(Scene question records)
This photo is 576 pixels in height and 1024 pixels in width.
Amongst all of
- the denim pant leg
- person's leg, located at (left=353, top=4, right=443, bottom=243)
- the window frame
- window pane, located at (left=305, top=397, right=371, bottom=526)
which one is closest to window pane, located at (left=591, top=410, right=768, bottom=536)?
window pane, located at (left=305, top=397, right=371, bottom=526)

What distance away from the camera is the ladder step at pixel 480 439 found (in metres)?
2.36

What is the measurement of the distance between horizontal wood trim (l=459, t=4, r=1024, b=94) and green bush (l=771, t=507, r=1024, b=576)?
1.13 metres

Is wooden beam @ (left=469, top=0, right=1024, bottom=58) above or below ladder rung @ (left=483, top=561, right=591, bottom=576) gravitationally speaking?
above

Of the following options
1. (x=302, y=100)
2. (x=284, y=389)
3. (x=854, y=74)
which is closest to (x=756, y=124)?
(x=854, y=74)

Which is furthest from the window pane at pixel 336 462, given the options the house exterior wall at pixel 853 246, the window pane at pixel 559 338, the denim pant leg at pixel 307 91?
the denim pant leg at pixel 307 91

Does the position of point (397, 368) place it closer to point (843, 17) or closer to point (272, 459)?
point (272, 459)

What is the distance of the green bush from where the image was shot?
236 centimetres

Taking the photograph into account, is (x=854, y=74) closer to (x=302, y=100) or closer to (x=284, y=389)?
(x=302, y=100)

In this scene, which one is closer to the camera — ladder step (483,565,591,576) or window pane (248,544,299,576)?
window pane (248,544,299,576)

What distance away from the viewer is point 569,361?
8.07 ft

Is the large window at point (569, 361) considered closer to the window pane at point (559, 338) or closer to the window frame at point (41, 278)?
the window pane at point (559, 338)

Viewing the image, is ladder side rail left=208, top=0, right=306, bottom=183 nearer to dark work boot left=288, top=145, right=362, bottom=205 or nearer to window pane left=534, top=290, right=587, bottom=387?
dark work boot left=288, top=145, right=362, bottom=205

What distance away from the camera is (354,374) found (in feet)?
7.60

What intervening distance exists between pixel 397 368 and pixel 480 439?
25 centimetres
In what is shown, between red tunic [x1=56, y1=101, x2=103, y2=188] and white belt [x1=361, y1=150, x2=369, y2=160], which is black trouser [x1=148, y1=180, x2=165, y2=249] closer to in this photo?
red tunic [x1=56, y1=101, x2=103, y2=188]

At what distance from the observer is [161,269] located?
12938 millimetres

■ EXERCISE ■
Copy out the material word for word, starting at the line that contains "What distance away from the viewer" and continuing through the end of the material, with both ends included.

■ RIGHT ANSWER ■
What distance away from the viewer is point 569,361?
8.07 ft

Is the large window at point (569, 361) considered closer to the window pane at point (559, 338) or closer to the window frame at point (41, 278)?
the window pane at point (559, 338)

Viewing the image, is ladder side rail left=208, top=0, right=306, bottom=183 nearer to dark work boot left=288, top=145, right=362, bottom=205 or nearer to window pane left=534, top=290, right=587, bottom=387?
dark work boot left=288, top=145, right=362, bottom=205

What distance away from the camera is (354,374) found (in feet)?
7.60

What intervening distance exists between pixel 397 368 and pixel 480 439?
25 centimetres
In what is shown, between red tunic [x1=56, y1=101, x2=103, y2=188] and white belt [x1=361, y1=150, x2=369, y2=160], which is black trouser [x1=148, y1=180, x2=165, y2=249] closer to in this photo?
red tunic [x1=56, y1=101, x2=103, y2=188]

At what distance from the observer is [161,269] located?
12938 millimetres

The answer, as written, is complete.